Kiedy świat pokona hydrę inflacji
2023 rok powinien przynieść hamowanie wzrostu cen w wielu krajach. Inflacja raczej szybko nie wróci jednak do celu.
Na wysoką inflację konsumenci narzekają nie tylko w Polsce. Jest ona problemem dotykającym znacznej większości świata. Do jej podsycenia bardzo mocno przyczyniły się zakłócenia w globalnych łańcuchach dostaw, związane z pandemią, a także obawy przed niedoborami surowców energetycznych na rynku.

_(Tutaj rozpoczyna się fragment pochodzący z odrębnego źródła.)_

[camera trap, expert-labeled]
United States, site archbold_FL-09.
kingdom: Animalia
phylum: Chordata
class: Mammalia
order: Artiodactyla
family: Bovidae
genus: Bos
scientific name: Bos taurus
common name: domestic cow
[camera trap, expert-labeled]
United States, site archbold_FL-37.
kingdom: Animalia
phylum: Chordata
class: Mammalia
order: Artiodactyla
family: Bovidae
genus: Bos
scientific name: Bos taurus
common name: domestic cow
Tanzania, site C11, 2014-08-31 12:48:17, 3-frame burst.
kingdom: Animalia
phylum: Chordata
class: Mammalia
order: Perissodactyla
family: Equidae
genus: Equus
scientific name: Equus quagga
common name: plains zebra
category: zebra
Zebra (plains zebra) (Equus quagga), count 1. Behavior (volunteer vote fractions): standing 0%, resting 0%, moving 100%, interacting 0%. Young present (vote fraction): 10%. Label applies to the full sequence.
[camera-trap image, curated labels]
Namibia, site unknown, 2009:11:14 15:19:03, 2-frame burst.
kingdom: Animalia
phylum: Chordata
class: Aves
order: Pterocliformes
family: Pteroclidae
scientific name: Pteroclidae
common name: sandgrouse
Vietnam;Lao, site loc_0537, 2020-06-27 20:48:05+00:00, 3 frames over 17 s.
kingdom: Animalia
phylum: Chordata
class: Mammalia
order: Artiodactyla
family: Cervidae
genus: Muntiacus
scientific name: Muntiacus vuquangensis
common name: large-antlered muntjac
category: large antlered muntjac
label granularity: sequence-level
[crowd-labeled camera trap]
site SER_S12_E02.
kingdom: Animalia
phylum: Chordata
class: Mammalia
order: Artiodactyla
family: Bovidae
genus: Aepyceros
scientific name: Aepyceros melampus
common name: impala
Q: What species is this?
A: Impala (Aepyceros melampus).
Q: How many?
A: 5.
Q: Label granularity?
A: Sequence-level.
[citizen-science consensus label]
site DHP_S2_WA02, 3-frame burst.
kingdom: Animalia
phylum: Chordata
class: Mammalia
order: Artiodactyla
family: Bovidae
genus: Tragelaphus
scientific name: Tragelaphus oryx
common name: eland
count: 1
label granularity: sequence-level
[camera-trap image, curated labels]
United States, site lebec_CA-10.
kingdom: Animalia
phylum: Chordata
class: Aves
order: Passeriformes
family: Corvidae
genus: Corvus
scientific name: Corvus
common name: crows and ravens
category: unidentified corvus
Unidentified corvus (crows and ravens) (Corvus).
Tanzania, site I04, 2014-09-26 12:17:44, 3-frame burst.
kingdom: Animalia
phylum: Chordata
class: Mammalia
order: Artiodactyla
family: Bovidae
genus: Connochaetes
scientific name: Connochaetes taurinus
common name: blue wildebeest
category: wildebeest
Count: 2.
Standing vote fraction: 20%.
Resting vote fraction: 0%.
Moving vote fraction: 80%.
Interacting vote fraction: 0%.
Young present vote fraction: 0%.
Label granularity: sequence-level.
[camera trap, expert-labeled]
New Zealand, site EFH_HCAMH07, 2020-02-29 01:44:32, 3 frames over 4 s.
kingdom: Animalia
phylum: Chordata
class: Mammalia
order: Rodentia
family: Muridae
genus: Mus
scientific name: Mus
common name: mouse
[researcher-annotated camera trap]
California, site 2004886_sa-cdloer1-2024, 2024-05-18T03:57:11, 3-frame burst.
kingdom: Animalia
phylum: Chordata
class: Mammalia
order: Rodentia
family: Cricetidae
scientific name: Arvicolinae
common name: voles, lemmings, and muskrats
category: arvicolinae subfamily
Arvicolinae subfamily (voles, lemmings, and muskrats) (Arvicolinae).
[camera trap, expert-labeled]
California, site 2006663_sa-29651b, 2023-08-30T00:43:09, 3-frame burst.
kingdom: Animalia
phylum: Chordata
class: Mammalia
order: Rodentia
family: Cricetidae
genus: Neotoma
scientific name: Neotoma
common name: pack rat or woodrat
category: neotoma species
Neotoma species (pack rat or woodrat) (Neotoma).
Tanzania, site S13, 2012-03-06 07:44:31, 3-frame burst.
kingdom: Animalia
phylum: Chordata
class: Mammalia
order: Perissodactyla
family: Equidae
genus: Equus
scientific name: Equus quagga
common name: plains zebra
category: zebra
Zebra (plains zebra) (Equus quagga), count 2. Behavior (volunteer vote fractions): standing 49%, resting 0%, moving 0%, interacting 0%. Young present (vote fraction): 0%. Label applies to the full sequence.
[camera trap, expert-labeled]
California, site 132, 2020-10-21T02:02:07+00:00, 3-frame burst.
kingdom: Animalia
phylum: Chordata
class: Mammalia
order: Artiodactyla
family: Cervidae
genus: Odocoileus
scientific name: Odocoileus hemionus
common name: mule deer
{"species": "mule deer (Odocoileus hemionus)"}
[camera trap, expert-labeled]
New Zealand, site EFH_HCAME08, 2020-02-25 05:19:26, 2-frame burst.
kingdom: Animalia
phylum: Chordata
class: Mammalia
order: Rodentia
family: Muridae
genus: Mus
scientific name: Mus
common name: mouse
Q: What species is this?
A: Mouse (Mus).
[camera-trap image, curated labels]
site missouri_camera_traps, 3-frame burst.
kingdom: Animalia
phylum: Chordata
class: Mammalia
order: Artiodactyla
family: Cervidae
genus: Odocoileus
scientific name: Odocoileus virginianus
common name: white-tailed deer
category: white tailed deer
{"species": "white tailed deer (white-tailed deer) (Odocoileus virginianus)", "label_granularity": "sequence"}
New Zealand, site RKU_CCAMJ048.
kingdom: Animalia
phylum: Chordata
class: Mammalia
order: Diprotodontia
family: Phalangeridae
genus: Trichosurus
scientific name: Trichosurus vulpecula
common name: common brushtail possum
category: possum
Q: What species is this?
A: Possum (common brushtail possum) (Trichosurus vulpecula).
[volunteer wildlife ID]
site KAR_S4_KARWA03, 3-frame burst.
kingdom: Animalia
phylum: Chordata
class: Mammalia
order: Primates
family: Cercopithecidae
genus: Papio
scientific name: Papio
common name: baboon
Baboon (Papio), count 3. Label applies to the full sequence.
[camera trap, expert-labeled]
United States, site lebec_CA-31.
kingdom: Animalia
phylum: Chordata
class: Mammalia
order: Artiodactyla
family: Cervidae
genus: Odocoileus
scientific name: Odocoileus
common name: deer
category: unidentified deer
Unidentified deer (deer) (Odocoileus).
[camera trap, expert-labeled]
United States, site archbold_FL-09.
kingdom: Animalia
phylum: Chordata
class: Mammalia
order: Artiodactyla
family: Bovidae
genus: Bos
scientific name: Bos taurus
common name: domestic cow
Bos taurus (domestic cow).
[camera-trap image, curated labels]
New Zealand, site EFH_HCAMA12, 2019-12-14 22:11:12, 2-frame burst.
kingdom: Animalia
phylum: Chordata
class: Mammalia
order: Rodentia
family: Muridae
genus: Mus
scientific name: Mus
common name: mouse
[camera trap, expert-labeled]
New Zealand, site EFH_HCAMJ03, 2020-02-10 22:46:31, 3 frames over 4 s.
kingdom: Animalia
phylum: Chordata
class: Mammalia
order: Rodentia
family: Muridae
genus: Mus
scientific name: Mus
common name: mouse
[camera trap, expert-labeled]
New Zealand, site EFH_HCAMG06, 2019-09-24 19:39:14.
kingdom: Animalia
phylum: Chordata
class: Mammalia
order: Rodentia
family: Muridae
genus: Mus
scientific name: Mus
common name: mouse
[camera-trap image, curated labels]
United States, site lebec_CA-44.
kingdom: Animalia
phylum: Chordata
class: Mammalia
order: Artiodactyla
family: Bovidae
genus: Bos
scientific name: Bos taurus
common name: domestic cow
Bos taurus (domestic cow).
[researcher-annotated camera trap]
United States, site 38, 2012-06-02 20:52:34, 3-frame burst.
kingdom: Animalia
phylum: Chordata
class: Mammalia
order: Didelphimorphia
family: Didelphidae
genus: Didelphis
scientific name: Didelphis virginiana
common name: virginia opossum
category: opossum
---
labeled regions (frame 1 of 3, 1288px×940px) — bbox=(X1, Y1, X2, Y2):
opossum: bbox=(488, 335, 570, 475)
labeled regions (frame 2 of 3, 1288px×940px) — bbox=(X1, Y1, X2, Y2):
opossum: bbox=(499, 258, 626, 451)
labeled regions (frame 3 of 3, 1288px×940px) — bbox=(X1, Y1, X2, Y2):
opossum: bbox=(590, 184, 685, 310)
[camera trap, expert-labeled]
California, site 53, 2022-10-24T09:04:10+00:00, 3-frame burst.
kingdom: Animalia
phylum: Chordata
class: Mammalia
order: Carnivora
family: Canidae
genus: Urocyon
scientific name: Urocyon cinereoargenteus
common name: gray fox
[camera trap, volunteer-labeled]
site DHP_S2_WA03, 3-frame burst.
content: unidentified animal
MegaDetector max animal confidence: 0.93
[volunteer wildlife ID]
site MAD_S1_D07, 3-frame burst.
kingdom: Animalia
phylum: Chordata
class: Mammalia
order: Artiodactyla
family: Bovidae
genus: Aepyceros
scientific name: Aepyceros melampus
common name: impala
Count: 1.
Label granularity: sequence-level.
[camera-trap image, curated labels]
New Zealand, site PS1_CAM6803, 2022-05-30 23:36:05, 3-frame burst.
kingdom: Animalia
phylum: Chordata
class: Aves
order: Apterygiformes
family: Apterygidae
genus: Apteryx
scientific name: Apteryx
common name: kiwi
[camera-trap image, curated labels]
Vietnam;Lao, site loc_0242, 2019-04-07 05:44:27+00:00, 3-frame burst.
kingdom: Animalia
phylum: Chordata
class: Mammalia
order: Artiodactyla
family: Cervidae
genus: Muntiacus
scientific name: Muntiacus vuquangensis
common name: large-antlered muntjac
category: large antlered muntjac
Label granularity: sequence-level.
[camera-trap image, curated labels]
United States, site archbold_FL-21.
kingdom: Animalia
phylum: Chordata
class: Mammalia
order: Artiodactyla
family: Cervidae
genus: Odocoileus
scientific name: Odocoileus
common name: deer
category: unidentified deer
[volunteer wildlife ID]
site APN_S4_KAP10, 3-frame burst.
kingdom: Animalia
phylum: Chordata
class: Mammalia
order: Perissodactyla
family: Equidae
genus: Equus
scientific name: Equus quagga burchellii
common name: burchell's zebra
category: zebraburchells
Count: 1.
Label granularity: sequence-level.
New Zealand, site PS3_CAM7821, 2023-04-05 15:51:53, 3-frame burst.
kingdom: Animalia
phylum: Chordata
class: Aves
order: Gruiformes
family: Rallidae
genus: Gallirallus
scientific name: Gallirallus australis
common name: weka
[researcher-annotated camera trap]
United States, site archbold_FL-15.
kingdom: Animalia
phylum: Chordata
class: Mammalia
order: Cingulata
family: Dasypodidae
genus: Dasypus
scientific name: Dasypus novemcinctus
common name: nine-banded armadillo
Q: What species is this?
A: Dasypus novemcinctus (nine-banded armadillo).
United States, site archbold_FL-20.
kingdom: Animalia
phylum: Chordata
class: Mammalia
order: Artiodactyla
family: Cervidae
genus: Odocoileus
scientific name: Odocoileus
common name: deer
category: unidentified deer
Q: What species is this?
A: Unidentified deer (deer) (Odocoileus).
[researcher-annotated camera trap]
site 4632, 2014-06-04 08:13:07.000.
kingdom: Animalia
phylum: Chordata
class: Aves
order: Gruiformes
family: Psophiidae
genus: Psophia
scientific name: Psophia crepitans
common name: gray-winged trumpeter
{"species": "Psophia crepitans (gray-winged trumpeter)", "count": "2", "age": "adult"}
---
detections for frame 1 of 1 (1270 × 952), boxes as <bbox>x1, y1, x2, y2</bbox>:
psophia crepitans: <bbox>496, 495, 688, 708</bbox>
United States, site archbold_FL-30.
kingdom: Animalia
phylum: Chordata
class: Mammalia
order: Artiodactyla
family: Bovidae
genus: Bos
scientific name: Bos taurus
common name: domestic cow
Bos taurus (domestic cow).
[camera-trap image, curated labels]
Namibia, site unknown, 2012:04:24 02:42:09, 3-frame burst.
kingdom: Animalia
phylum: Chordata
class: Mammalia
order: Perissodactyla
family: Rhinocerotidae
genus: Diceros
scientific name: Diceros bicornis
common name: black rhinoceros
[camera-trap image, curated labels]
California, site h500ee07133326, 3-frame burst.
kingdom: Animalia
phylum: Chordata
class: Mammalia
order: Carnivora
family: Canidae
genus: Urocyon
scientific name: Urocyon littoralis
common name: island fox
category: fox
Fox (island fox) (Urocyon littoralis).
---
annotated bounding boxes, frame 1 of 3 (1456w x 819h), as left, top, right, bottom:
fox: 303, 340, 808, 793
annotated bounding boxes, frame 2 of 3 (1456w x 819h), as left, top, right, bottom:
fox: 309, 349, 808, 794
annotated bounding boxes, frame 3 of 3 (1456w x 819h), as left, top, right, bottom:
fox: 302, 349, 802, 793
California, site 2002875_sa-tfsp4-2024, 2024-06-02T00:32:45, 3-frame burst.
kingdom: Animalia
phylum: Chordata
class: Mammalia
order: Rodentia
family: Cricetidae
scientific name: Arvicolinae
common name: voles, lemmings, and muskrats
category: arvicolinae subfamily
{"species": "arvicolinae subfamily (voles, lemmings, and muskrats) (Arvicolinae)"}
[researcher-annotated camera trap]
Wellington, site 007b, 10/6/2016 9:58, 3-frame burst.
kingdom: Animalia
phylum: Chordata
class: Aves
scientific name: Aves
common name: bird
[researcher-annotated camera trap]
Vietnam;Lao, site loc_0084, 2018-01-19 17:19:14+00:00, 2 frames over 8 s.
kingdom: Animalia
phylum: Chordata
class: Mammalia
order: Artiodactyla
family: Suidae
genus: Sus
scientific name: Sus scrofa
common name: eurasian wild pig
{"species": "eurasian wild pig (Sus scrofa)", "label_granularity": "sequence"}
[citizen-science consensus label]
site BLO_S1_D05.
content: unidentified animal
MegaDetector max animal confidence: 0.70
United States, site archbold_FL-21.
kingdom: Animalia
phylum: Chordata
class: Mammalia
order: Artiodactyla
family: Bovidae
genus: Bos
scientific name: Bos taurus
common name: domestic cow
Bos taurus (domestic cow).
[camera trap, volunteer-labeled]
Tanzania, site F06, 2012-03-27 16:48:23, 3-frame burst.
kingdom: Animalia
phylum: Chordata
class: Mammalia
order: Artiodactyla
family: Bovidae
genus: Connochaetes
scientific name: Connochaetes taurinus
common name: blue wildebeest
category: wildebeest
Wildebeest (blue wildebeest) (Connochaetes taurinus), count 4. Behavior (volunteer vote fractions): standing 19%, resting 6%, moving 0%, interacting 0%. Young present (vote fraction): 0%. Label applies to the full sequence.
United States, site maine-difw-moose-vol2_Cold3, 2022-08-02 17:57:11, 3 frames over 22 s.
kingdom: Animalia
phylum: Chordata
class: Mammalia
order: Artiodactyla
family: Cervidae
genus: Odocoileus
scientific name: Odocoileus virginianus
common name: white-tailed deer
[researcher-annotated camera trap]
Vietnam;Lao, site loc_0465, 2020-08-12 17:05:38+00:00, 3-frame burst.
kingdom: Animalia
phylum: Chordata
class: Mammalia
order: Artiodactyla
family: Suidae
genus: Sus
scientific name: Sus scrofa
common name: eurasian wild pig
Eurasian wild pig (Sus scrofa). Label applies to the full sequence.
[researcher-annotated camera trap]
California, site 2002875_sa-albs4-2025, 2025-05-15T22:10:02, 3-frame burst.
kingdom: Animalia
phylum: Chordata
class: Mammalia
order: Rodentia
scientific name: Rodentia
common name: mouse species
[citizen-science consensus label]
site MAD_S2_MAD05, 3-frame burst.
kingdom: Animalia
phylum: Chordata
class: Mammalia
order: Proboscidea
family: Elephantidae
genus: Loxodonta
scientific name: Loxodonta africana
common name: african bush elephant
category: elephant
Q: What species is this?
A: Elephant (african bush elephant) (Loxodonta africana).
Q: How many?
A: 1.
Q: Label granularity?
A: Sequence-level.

W części gospodarek dawały o sobie znać także proinflacyjne impulsy popytowe. Na to nałożyło się umocnienie dolara, będące skutkiem zacieśnienia polityki pieniężnej w USA. Można powiedzieć, że Ameryka w ten sposób eksportowała swoją inflację w świat. Czy 2023 rok przyniesie jednak poprawę? Czy możemy się spodziewać znaczącego hamowania inflacji na świecie?
Amerykańska ścieżka
Stany Zjednoczone mają już szczyt inflacji konsumenckiej za sobą. Był on w czerwcu 2022 r., gdy wskaźnik ten doszedł do 9,1 proc. rok do roku. Kolejne miesiące przyniosły hamowanie wzrostu cen, a w październiku i listopadzie inflacja zwalniała dużo mocniej, niż mówiły prognozy. W zeszłym miesiącu zeszła ona na poziom 7,1 proc., czyli była najniższa od grudnia 2021 r. Wpływ na to miało oczywiście wiele czynników. Choćby to, że USA zależą mniej od importu surowców energetycznych niż Unia Europejska, a ich dostawami z Rosji nie muszą się specjalnie przejmować. Silny dolar zmniejszał natomiast koszty importu dóbr z całego...
Archiwum Rzeczpospolitej to wygodna wyszukiwarka archiwalnych tekstów opublikowanych na łamach dziennika od 1993 roku. Unikalne źródło wiedzy o Polsce i świecie, wzbogacone o perspektywę ekonomiczną i prawną.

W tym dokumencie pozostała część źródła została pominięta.